KeyError: 'not a key'

Note that `dict`s remember the order that keys are added. You may see online that `dict`s are unordered. However, since Python version 3.7, `dict` order has been guaranteed to be reliable. Note that updating the value associated with a key does not change order.

In [27]:
fruit_veg_dict

{'carrot': 'veg',
 'apple': 'fruit',
 'banana': 'fruit',
 'tomato': 'fiercely debated'}

In [28]:
fruit_veg_dict["avocado"] = "fruit"
fruit_veg_dict

{'carrot': 'veg',
 'apple': 'fruit',
 'banana': 'fruit',
 'tomato': 'fiercely debated',
 'avocado': 'fruit'}

As you can see, the order printed is sorted according to the order in which keys were created. Changing a key added earlier does not move the key to the end of the list.

In [29]:
fruit_veg_dict["tomato"] = "fruit"
fruit_veg_dict

{'carrot': 'veg',
 'apple': 'fruit',
 'banana': 'fruit',
 'tomato': 'fruit',
 'avocado': 'fruit'}

## A note about copies and pointers

A common mistake for people starting out in Python is to assume that the following operations will make a copy of an object.

In [30]:
l = [1, 2, 3]
new_l = l
new_l

[1, 2, 3]

However, while, both objects now refer to a list of numbers, look what happens if one of the lists is modified.

In [31]:
l += [4, 5, 6]
l

[1, 2, 3, 4, 5, 6]

In [32]:
new_l

[1, 2, 3, 4, 5, 6]

As you can see, a change to the original list was also reflected in our `new_l` object. That is because the `new_l` object was not a copy of the original list, but rather a new *pointer* to the same list. You can think of this as analagous to a hardlink in Bash. Both variables are actually just pointers to data in your computer's memory. If that data in that memory is changed, then when you access the data using either variable then you get back the modified data.

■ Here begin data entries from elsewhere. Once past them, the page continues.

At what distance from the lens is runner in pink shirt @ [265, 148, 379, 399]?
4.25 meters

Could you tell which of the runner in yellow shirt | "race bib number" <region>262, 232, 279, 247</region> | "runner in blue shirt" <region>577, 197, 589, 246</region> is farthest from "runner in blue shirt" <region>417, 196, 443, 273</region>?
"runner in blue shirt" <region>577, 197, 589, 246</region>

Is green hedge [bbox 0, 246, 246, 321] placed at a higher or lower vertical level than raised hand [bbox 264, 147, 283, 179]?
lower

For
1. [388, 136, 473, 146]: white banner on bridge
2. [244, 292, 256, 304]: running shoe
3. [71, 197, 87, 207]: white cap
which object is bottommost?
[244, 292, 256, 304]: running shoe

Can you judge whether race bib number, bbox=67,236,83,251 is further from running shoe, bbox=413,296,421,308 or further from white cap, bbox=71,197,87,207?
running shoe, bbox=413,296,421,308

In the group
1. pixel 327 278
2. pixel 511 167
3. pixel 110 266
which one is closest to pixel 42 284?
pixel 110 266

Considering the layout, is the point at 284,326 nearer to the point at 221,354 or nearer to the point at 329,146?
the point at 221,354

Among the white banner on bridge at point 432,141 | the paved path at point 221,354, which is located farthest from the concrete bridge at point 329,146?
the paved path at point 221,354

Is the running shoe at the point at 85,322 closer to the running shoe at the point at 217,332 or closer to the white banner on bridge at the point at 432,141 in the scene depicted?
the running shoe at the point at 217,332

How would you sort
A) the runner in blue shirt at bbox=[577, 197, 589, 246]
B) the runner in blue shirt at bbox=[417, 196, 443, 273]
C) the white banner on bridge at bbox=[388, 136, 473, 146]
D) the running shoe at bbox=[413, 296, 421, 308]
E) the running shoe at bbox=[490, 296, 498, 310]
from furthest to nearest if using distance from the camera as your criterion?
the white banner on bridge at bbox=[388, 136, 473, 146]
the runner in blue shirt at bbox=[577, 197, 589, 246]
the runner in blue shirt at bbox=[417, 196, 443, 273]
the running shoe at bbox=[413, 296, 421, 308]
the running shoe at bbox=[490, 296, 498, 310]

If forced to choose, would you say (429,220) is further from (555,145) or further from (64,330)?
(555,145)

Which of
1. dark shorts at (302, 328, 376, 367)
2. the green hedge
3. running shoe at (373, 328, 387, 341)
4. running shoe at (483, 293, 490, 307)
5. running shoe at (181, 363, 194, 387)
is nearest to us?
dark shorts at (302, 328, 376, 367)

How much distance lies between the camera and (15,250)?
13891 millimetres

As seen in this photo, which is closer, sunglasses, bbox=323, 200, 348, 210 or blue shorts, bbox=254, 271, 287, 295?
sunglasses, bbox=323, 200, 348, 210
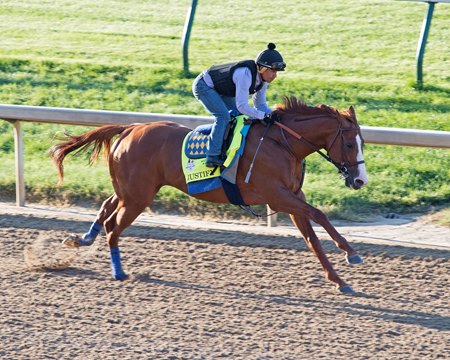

Note that the analogy to hardlinks is not a good one. The structure of filepaths pointing to data on your hard drive is analagous to variable names pointing to data in memory. However, the way Python pointers work is different from how Bash hardlinks work. For example, if you replace a variables data with new data, that does not impact variables which were, until that point, pointers to the same data.

In [33]:
l = "Now I'm a string"
new_l

[1, 2, 3, 4, 5, 6]

Note also that this is not a problem for immutable data types. That is because when you do something that might appear to modify the data, what you are actually doing is copying the data to a new instance. We can see that with a `str` example.

In [34]:
s = "some string"
new_s = s
new_s

'some string'

In [35]:
s += " and more string"
s

'some string and more string'

In [36]:
new_s

'some string'

Instead of changing the data that both `s` and `new_s` were pointing at, we instead made a new `str` and changed `s` so that it was pointing at the new data. `new_s` is still pointing to the same, unchaged data that it was before.

We can see the same thing for `int`s.

In [37]:
x = 5
y = x
x += 5
x

10

In [38]:
y

5

In both cases, the `+=` operation looks like it should be modifying the existing data, like it did in the `list` example. Instead, `+=` copied the existing data to a new location. That means that what we see above for `str` and `int` is actually the same process as when we replaced `l` with a `str`.

These examples illustrate that mutable and immutable classes are working differently behind the scenes. The difference in behavior is important to bear in mind in order to predict how your code will behave if you want to make a copy of a variable.

If you do wish to make a copy of a variable with a mutable class, the syntax may differ depending on the class. To make a shallow copy of a `list` or `dict`, you can use the following. Don't worry about understanding the`.copy()` syntax yet. We will cover that next.

In [39]:
l = [1, 2, 3]
new_l = l[:]
l += [4, 5, 6]
new_l

[1, 2, 3]

In [40]:
d = {'a': 'apple', 'b': 'banana'}
new_d = d.copy()
d['c'] = 'carrot'
new_d

{'a': 'apple', 'b': 'banana'}

While this is ahead of what we are going to cover just yet, you could also take a look at [copy.deepcopy](https://docs.python.org/3/library/copy.html#copy.deepcopy) to copy a variable and make a copy of all contained variables. This is important if you have nested objects like a list of lists. A shallow copy will only copy the outermost list but will use pointers for all levels deeper than the top level.